EB purchases two Eastern Point homes, in discussions with other homeowners
Groton — Electric Boat has purchased two homes on Eastern Point Road, and is in various stages of discussions with seven other homeowners, as part of the company's efforts to ease the concerns of neighbors who will be most directly impacted by its $850 million expansion plans.
"We've had a positive response from most of the homeowners," Maura Dunn, vice president for organization and facilities development, said by phone late last week. "In some cases, they want to talk about how long they can live in the house. Others are asking how fast they can get to settlement or are talking with advisers."
Dunn said no decisions have been made about what to do with the homes, and that the focus is on addressing the concerns surrounding construction.
The majority of the expansion, the result of a boost in submarine production, is happening in the south end of the shipyard. A new facility will be built there to assemble a new class of ballistic-missile submarines. The facility is expected to be about the same size as the iconic green building on the waterfront where attack submarines are being built. EB is in the design and permitting phase for the project, with construction expected to begin later this year.
EB largely has been unaffected by the partial government shutdown but is waiting on feedback from the Environmental Protection Agency on a permit filed with the state Department of Energy and Environmental Protection. Given the timeline for the project, the company is concerned that if the shutdown extends much longer, it could slow down the permitting process.
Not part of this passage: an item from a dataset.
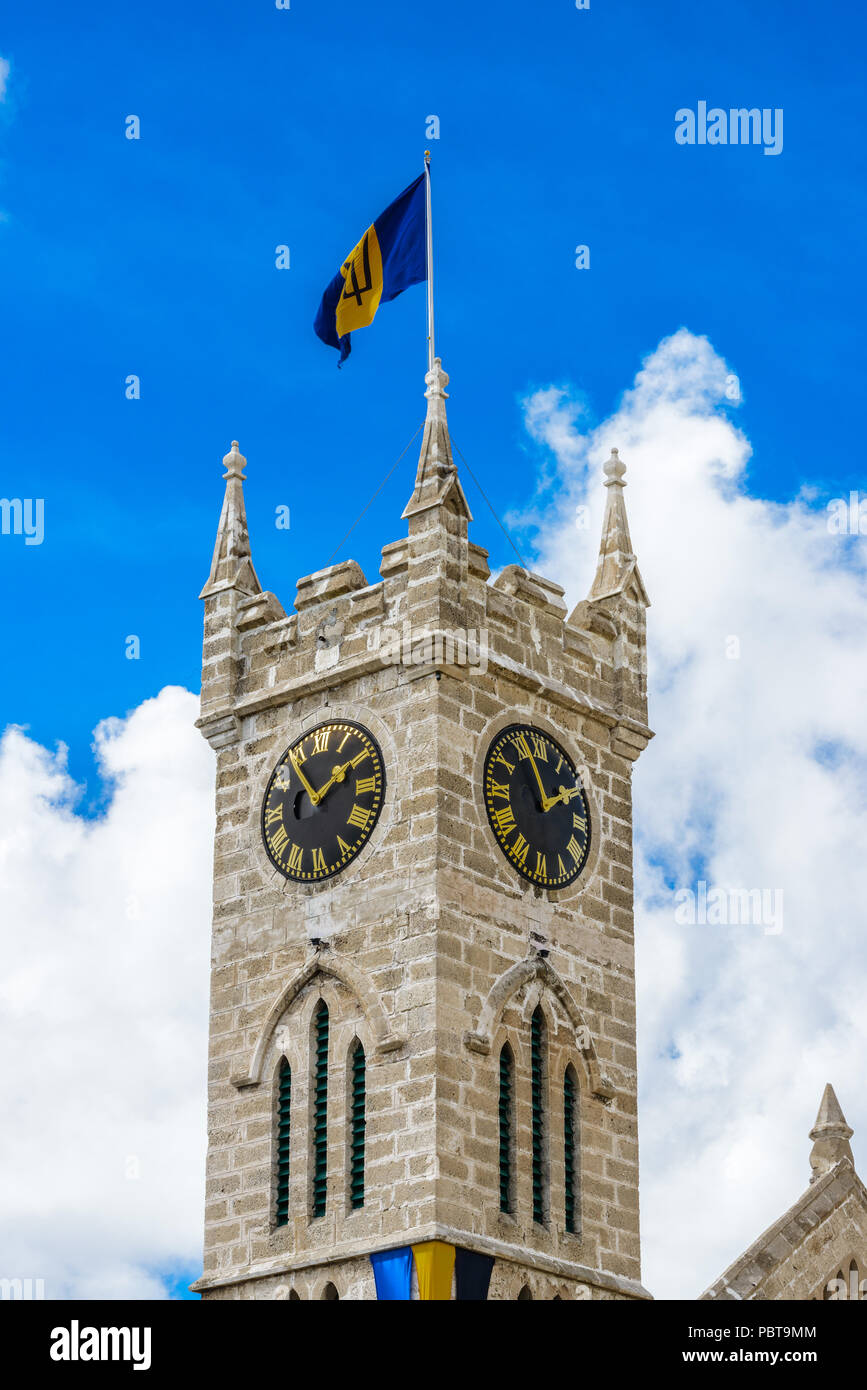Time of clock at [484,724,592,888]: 1:56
In early November of last year, EB made offers on 11 homes on Eastern Point Road, its way of extending an olive branch to address concerns from neighboring homeowners. Homeowners have said they are worried about their property values going down, losing their view of the Thames River and New London, and the noise and congestion that come with living next to an active construction site.
The company has purchased the two homes on either end of the stretch. Of the 11 homes, two are rental properties. Six of the homeowners are either current or former EB employees.
The company purchased 224 Eastern Point Road, an unoccupied building adjacent to one of its parking lots, for $97,500 at an auction in August 2018. The property, which EB previously owned, also was owned for a period of time by Big Brothers-Big Sisters of Southeastern Connecticut.
EB purchased 306 Eastern Point Road for $195,000. The sale was recorded on Nov. 9, and the assessed value of the home was $186,060, according to land records from the Town of Groton.
Two homeowners have indicated they do not intend to sell.
One of them is Frank Ricci, a retired engineering supervisor who worked at the company for 34 years. He has lived for 45 years at 276 Eastern Point Road with his wife, who currently works at EB. Ricci said he enjoys living in an area where the neighbors all get along, and with picturesque views of the Thames River. Ricci said he and his wife still think they will have some type of view — toward the south — even after the expansion is complete.
Plus, with the money spent on additions to their home, "we'd never get it back" by selling it, Ricci said by phone Monday afternoon.
While the individual offers themselves differ depending on the size of the home and the lot, these same terms were offered to all homeowners: a tenant improvement fee, which is over and above the fair market value of the home, and if an owner accepts, he or she can stay in the home for up to two years after it's purchased.
Several homeowners have told The Day that they think EB's offer is lower than the value of their home.
The offers were calculated by real estate professionals, who referred to recent sales of comparable properties in the area, as well public information about the properties. Owners are able to get estimates by two licensed appraisers, and submit those to EB for recalculation, if they believe the offer undervalues the home.